■ What this task involves:
Find every line of the listing below where "charset" appears, and copy it.
(Supplied data Opens)
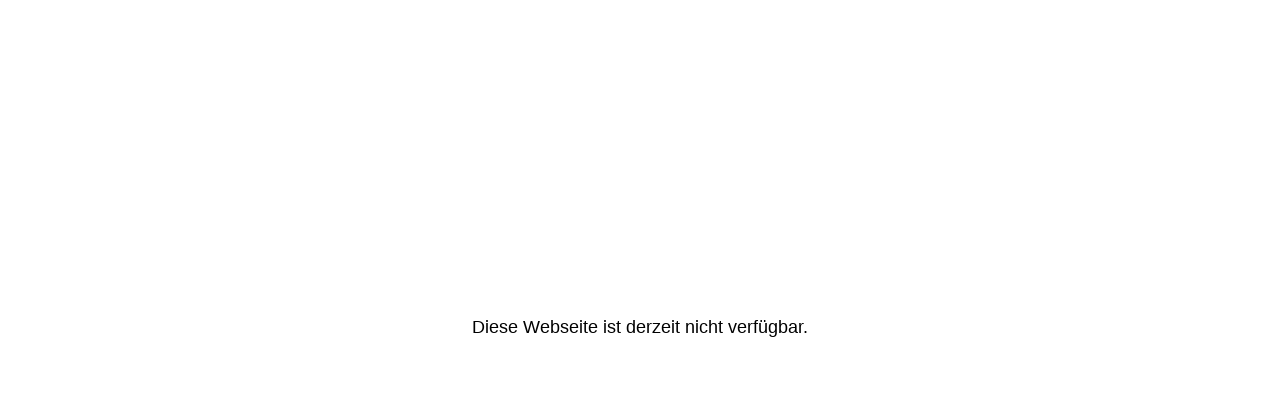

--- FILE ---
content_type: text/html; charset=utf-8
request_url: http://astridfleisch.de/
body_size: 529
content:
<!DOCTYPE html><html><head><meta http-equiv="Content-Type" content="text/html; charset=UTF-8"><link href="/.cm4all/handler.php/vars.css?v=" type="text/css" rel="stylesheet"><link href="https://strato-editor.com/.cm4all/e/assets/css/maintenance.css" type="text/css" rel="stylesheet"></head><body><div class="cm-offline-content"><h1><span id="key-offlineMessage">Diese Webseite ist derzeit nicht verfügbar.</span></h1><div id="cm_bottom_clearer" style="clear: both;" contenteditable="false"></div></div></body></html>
(Supplied data Closes)
■ Solution for this exercise:
content_type: text/html; charset=utf-8
<!DOCTYPE html><html><head><meta http-equiv="Content-Type" content="text/html; charset=UTF-8"><link href="/.cm4all/handler.php/vars.css?v=" type="text/css" rel="stylesheet"><link href="https://strato-editor.com/.cm4all/e/assets/css/maintenance.css" type="text/css" rel="stylesheet"></head><body><div class="cm-offline-content"><h1><span id="key-offlineMessage">Diese Webseite ist derzeit nicht verfügbar.</span></h1><div id="cm_bottom_clearer" style="clear: both;" contenteditable="false"></div></div></body></html>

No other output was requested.